Mülheimer Nacht
25.04.26
Zur Mülheimer Nacht offeriert das KunstWerk wie immer ein reichhaltiges multimediales Programm.
Hier nur einige Eckpunkte aus dem wilden Reigen aus Kunst, Kaltgetränken und Musik:
Im Club-Keller:
In Limbo Audio – DJ*- Sets und Live Musik w./
19 h // Redfreya
21 h // ACUA (Band)
22 h // Spöki
23.30 h // DJ Ass Tits
01 h // iaqo
02.30 h // D’FLANEUR
– visuals by truelights
Zur Nacht im Clubkeller übernimmt das Kollektiv In Limbo Audio das Ruder. Das Team versteht Clubkultur nicht nur als Party, sondern als Raum für Selbstentfaltung und Inklusivität – irgendwo zwischen Realität und bewusstem Eskapismus.

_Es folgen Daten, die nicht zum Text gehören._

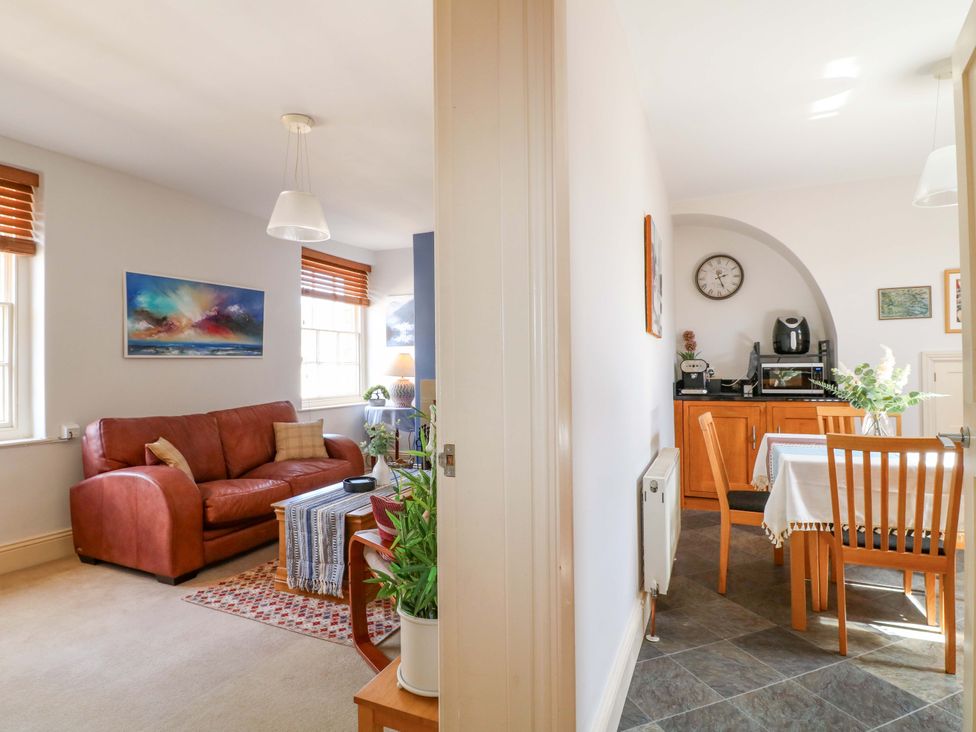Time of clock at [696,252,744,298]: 2:26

Gestaret wird mit einer Live-Band, die den Keller akustisch auflädt und die Basis für die Nacht legt. Im Anschluss übernehmen DJ*s und schaffen einen fließenden Übergang von organischen Klängen zu energetischen Beats.
Im ganzen Haus:
19 h – 24 h // Offene Ateliers
Zur MüNa öffnen traditionsgemäß ein Teil der rund 80 Ateliers & 13 Proberäume des Hauses. Im Dialog mit den Künstler*innen kann deren Schaffen, Positionen und Arbeitsweisen, sowie die mannigfaltigen Gewerke zwischen Malerei, Zeichnung, Musik, Glaskunst, Animation und Fotografie kennengelernt werden- alles in legerer Atmosphäre.

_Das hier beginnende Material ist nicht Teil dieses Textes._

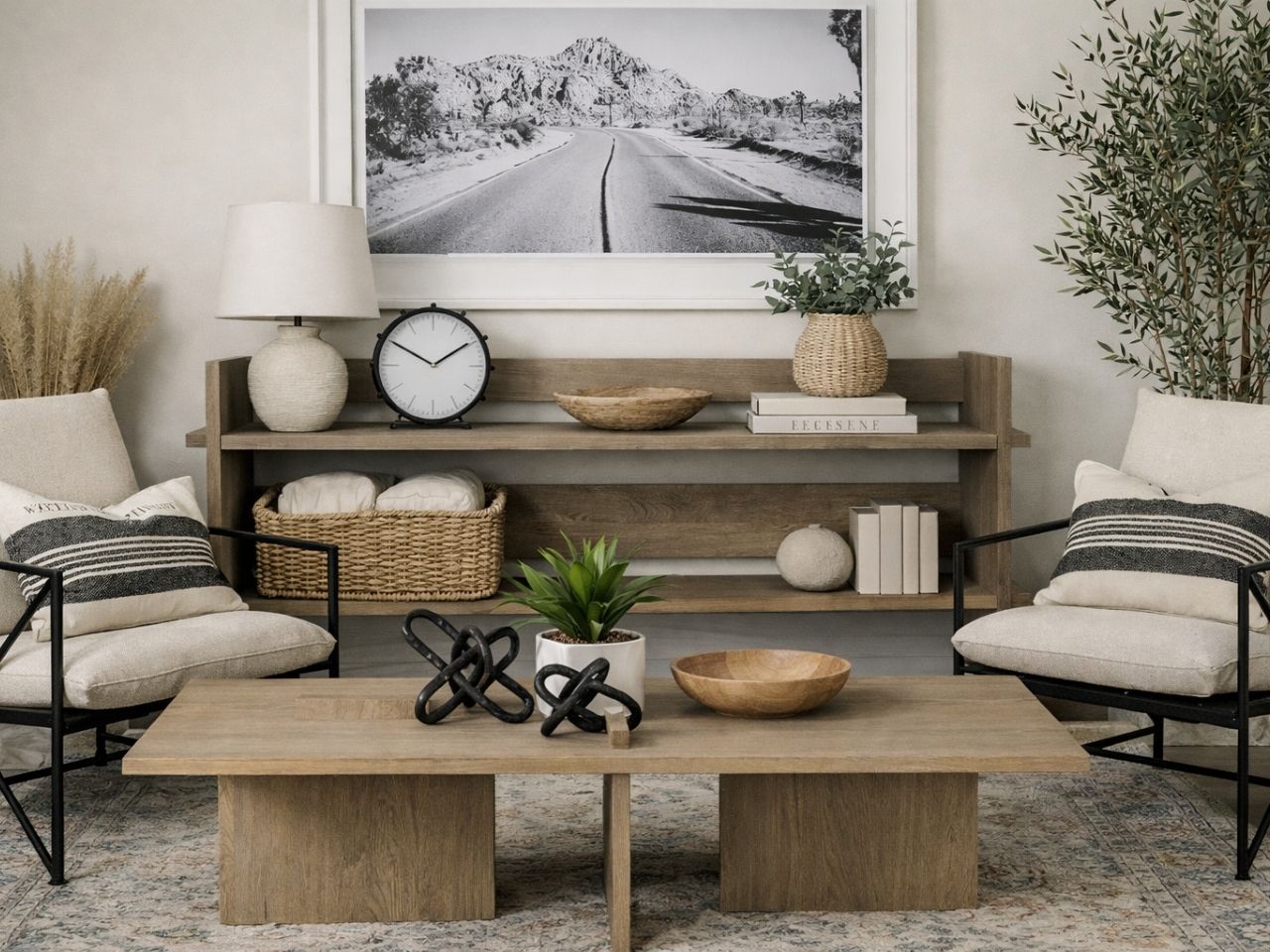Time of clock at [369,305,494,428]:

Zudem verstecken sich in den Ateliers ungeahnte Easter Eggs in Form von Chorauftritten, Performances oder Konzerten im Aufzug: Hier kann wirklich alles passieren.

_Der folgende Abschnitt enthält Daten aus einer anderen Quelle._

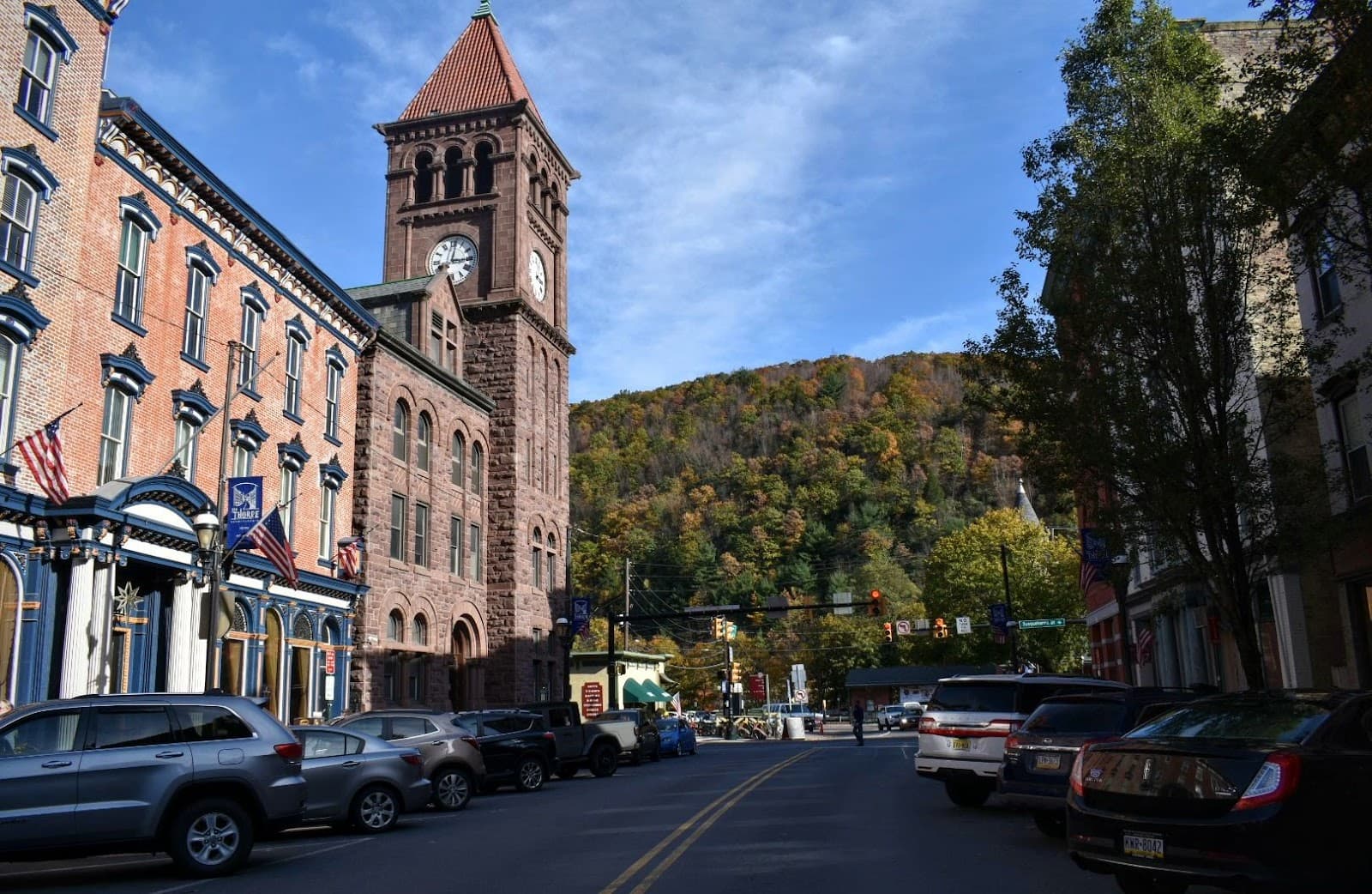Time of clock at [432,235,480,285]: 3:01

Sonia Bazec // Stephanie Beaugrand // Verena Bretschneider // Marina Brunori // Lisa Busche // Esther Buttersack // Anna Dimpfl // Pauline Flory // Sophia Hamann // Kerstin Herrmann // Fabian Hochscheid // Christina Huch // Andreas Keil // Alin Klass // René Kersting // Christoph Kraneburg // Jens Eike Krüger// Sonja Kuprat // Daniel Lisson // Alexander Mielsch // Andreas My // Hanno Otten // Julia Pabst // Stefanie Popp // Thorsten Reichelt // Rewert Remmers // Martin Riegraf // Gabriele Saedler // Yvonne Schürmann // Marina Sologub // Sergej Sologub // Elise Teitz // Lioba Wagner // Daniel Wöllenstein
In der Ausstellungshalle:
19 h – 24h // Infinite Crawl (kuratiert von Achinoam Alon) – Ausstellung
Die Ausstellung Infinite Crawl, kuratiert von Achinoam Alon, untersucht die Beziehung zwischen Infrastruktur und Aberglaube im Zeitalter scheinbar unendlicher technischer Entwicklung. Brücken, Netze, Kabel, Serverfarmen, Straßen und Kanäle – jene Systeme, die uns tragen, wie Venen und Arterien versorgen und verbinden – erscheinen längst nicht mehr als neutrale Funktionsträger. Sie haben sich in kollektive Mythen verwandelt: Infrastrukturen werden beschworen wie schützende Amulette, gefürchtet wie dämonische Mächte oder verehrt wie Fetische.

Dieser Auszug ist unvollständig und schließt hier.